The Neurodevelopmental Dynamics of Multilingual Experience During Childhood: A Longitudinal Behavioral, Structural, and Functional MRI Study

Brain Sci. 2025 Jan 9;15(1):54. doi: 10.3390/brainsci15010054.

Abstract

Background/objectives: A neurobiological framework of bi- or multilingual neurocognitive development must consider the following: (i) longitudinal behavioral and neural measures; (ii) brain developmental constraints across structure and function; and (iii) the development of global multilingual competence in a homogeneous social environment. In this study, we investigated whether multilingual competence yields early changes in executive attention control mechanisms and their underlying neural structures in the frontal-striatal system, such as the dorsal anterior cingulate cortex/pre-supplemental area and the left caudate.

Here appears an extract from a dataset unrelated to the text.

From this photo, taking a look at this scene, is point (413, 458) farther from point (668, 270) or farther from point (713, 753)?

Methods: We employed longitudinal neuroimaging and functional connectivity methods in a small group of multilingual children over two years.

Results: We found that the dACC/preSMA is functionally influenced by changes in multilingual competence but not yet structurally adapted, while the left caudate, in a developmental stage, is influenced, adapts, and specializes due to multilingual experience. Furthermore, increases in multilingual competence strengthen connections between the dACC/preSMA, left caudate, and other structures of the cognitive control network, such as the right inferior frontal gyrus and bilateral inferior parietal lobules.

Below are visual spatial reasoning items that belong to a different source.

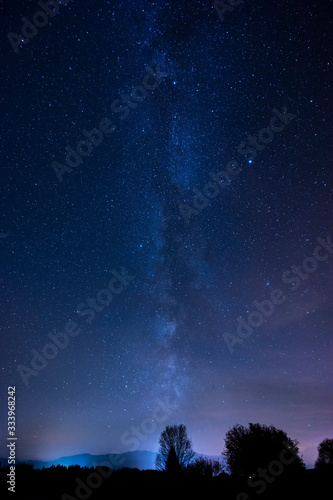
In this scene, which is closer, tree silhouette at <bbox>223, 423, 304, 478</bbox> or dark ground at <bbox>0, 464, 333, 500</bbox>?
dark ground at <bbox>0, 464, 333, 500</bbox>

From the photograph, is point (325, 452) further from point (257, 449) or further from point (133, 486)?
point (133, 486)

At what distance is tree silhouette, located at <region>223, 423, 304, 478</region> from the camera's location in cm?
3081

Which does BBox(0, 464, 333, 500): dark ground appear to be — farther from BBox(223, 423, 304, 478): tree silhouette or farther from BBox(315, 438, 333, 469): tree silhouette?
BBox(315, 438, 333, 469): tree silhouette

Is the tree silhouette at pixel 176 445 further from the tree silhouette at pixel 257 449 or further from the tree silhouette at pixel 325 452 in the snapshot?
the tree silhouette at pixel 325 452

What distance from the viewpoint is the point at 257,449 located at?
108ft

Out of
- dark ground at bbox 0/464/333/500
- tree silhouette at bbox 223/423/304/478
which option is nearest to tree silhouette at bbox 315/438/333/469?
tree silhouette at bbox 223/423/304/478

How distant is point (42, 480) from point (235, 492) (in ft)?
46.8

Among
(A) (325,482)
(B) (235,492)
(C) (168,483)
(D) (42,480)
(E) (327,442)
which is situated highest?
(D) (42,480)

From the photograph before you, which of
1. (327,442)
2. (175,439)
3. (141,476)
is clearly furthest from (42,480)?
(327,442)

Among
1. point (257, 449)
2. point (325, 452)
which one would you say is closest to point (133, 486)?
point (257, 449)

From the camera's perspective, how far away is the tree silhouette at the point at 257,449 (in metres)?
30.8

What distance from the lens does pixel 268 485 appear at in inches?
945

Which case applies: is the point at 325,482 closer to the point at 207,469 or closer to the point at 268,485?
the point at 268,485

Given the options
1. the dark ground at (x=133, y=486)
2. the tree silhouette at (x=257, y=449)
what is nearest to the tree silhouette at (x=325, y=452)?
the tree silhouette at (x=257, y=449)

Conclusions: These findings suggest that multilingual competence impacts brain "adaptation" and "specialization" during childhood. The results may provide insights and guide future research on experience-expectant and experience-dependent brain plasticity to explain the "interaction" between multilingualism and neurodevelopment.

Keywords: childhood; cognition; longitudinal; multilingualism; neuroimaging.

Grants and funding

The research reported in this paper was funded by the Central Research Committee of the Free University of Bozen-Bolzano (Project Code: BW 5034).